Die Psychologin Elisabeth Weingartmann sucht in der I.K.A. mit den Klient*innen deren Ressourcen und stärkt ihr Selbstbewusstsein: „Zu uns kommen Menschen in einer akuten Notlage, die etwas in ihrem Leben ändern möchten. Da braucht es den Blickwinkel verschiedener Professionen – und das decken wir gut ab.“ Ärztinnen und Ärzten, die erwägen, eine Substitutionsausbildung zu machen, rät sie, einmal zum Schnuppern in die I.K.A. zu kommen, um Berührungsängste abzubauen. „Ein Mensch in Not ist oft schwierig im Umgang, lauter, ungeduldiger. Dafür muss man Verständnis entwickeln.“ Auch Sozialarbeiter Bernhard Hatzl leistet vielfältige Hilfe: Er kümmert sich um Antragstellungen, Wohnungssuche, Schuldnerberatung, Arbeitssuche oder Unterbringung in einer Tagesstruktur. Begleitung zu Behörden und Haftbesuche gehören ebenfalls zu seinem Bereich – und mittlerweile die Unterbringung im Alter. „Viele Einrichtungen trauen sich nicht drüber, obwohl der oder die Betroffene schon jahrelang stabil eingestellt im Programm ist.“ Da ist noch viel Bewusstseinsarbeit notwendig.


Dringend gesucht

Substitutionsärztinnen und -ärzte verhelfen ihren Patient*innen im besten Fall zu einem „normalen“ stabilen Leben. Sie holen sie aus dem gefährlichen Bereich der Illegalität heraus und begleiten sie oft über Jahre. „Die Substitutionstherapie und Betreuung durch die I.K.A. wirken sich auf das gesamte Leben der Menschen positiv aus“, betont Michael Adomeit, Obmann der WAVM. „So hat sich die Erwerbstätigkeit der Betreuten ab Beginn des Betreuungsverhältnisses bis zum 4. Quartal 2021 um über 14 Prozent erhöht.

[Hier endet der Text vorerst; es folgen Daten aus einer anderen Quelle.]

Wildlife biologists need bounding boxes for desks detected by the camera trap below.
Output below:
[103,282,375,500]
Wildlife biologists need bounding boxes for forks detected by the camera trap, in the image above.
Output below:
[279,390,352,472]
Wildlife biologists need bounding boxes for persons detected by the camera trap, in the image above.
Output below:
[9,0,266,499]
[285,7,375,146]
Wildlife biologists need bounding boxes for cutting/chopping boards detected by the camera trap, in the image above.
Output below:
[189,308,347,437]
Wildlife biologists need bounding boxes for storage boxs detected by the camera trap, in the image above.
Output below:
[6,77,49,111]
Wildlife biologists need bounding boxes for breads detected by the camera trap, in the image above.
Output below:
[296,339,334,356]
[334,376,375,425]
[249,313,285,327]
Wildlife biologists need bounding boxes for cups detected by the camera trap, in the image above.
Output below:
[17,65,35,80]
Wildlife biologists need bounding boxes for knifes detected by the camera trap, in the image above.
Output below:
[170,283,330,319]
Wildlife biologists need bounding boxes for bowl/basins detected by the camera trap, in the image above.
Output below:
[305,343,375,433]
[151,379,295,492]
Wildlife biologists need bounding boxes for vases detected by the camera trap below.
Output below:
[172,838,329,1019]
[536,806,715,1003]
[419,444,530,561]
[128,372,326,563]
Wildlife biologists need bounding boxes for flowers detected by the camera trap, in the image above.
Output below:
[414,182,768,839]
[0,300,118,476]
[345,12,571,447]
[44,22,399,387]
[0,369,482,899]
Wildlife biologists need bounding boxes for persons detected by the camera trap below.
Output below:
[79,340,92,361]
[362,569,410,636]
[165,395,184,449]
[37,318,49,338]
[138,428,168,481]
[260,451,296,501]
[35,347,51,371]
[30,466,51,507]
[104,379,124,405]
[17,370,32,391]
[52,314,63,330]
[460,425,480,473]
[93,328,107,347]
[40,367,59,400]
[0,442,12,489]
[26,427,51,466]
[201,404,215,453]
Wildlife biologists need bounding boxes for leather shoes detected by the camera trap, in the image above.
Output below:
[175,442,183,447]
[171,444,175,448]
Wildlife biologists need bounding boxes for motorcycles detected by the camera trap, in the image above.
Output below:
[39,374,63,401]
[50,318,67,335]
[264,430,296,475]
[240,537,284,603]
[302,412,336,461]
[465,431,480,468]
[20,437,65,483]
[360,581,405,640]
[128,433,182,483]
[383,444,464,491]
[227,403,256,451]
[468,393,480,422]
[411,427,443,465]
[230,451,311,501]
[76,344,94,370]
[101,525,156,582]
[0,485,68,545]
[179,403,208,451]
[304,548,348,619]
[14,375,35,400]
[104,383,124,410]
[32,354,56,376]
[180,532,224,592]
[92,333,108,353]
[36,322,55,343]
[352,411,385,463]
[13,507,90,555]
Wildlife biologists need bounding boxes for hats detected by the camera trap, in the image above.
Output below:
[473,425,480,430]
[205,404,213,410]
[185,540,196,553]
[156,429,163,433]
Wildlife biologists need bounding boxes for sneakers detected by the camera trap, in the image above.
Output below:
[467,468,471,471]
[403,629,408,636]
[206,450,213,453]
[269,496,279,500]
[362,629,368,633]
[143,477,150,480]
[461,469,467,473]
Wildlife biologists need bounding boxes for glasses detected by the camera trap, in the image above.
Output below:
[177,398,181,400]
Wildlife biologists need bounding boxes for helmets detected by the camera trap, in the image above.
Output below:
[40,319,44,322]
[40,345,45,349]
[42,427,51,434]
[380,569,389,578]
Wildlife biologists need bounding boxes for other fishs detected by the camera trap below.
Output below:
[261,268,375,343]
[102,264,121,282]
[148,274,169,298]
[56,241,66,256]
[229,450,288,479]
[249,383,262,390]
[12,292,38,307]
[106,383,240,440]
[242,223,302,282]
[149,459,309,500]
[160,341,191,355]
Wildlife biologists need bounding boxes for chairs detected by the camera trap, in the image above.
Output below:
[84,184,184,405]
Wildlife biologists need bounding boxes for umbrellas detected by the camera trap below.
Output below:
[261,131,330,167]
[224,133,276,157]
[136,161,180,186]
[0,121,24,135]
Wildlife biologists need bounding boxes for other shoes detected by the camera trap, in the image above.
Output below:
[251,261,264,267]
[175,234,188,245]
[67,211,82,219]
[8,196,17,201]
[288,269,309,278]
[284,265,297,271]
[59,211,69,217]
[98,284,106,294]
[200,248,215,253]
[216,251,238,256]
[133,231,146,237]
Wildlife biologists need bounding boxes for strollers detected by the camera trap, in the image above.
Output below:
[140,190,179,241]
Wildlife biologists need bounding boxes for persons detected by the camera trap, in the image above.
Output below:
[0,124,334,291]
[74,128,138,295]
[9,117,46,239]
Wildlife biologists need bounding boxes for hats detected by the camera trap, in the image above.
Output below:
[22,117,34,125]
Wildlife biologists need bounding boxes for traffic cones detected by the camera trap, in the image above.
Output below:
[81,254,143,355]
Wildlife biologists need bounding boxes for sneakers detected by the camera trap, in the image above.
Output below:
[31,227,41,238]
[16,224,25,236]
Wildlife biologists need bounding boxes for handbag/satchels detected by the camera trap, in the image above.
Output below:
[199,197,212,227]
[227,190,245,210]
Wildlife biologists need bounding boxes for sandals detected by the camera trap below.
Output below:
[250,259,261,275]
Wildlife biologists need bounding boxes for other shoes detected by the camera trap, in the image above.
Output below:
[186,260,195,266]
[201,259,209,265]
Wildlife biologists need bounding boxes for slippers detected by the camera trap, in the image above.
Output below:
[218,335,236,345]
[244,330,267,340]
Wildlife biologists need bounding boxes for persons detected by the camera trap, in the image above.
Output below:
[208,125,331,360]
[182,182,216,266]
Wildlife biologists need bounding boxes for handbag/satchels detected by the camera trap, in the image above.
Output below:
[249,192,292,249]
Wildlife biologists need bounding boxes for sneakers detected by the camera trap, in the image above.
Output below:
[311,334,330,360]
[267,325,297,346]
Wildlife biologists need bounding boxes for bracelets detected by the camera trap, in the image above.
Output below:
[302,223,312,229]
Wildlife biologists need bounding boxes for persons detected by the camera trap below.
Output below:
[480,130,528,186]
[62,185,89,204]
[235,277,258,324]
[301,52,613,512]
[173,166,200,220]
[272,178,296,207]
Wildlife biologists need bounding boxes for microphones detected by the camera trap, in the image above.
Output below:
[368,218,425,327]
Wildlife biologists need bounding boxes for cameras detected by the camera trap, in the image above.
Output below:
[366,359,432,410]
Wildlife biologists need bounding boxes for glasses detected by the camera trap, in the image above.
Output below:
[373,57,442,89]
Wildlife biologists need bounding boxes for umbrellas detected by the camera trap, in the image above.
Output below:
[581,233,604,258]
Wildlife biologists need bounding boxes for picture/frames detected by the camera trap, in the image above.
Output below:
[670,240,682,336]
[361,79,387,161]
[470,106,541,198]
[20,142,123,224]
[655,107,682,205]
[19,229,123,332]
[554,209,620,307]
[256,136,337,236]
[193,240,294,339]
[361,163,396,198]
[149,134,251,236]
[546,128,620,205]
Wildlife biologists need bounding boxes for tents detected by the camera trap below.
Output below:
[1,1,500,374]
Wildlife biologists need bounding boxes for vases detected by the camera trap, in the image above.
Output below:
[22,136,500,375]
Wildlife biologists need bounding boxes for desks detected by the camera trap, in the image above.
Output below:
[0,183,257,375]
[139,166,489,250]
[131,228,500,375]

Und war zu Betreuungsbeginn noch jeder und jede Zehnte in einer ungesicherten Wohnsituation, waren es Ende 2021 weniger als sechs Prozent.“

Derart erfreuliche Entwicklungen sind nur mit tatkräftiger Unterstützung aller helfenden Berufe möglich. „Im Frühling 2023 startet die nächste zweitägige Basisausbildung für Substitutionsbehandlung. Wir suchen dringend Ärztinnen und Ärzte, die diese verantwortungsvolle Aufgabe übernehmen wollen“, appelliert Adomeit.


Reloaded: Online-Ausbildung für Substitutionsmedizin

Die Ärztekammer Steiermark, das Zentrum für Suchtmedizin am LKH Graz II, Standort Süd, sowie die WAVM bieten am Freitag, 10. März und Samstag, 11. März 2023 ein Webinar zur Substitutionsbehandlung an (9.00 bis 19.00 Uhr). Die Kursleitung liegt bei Primar Johann Sailer, die Kursorganisation bei OÄ Christina Pillich und WAVM-Obmann Michael Adomeit.

Das Basismodul umfasst neben den 20 Präsenz- oder Webinar-Einheiten weitere 20 Einheiten E-Learning. Neben Basiswissen zu illegalen Substanzen werden die Aufgaben des Amtes, psychiatrische Grundlagen, Behandlungsmöglichkeiten sowie Grundlagen zur ambulanten Behandlung Opiatabhängiger und die praktische Durchführung unter Beachtung der Begleiterkrankungen gelehrt.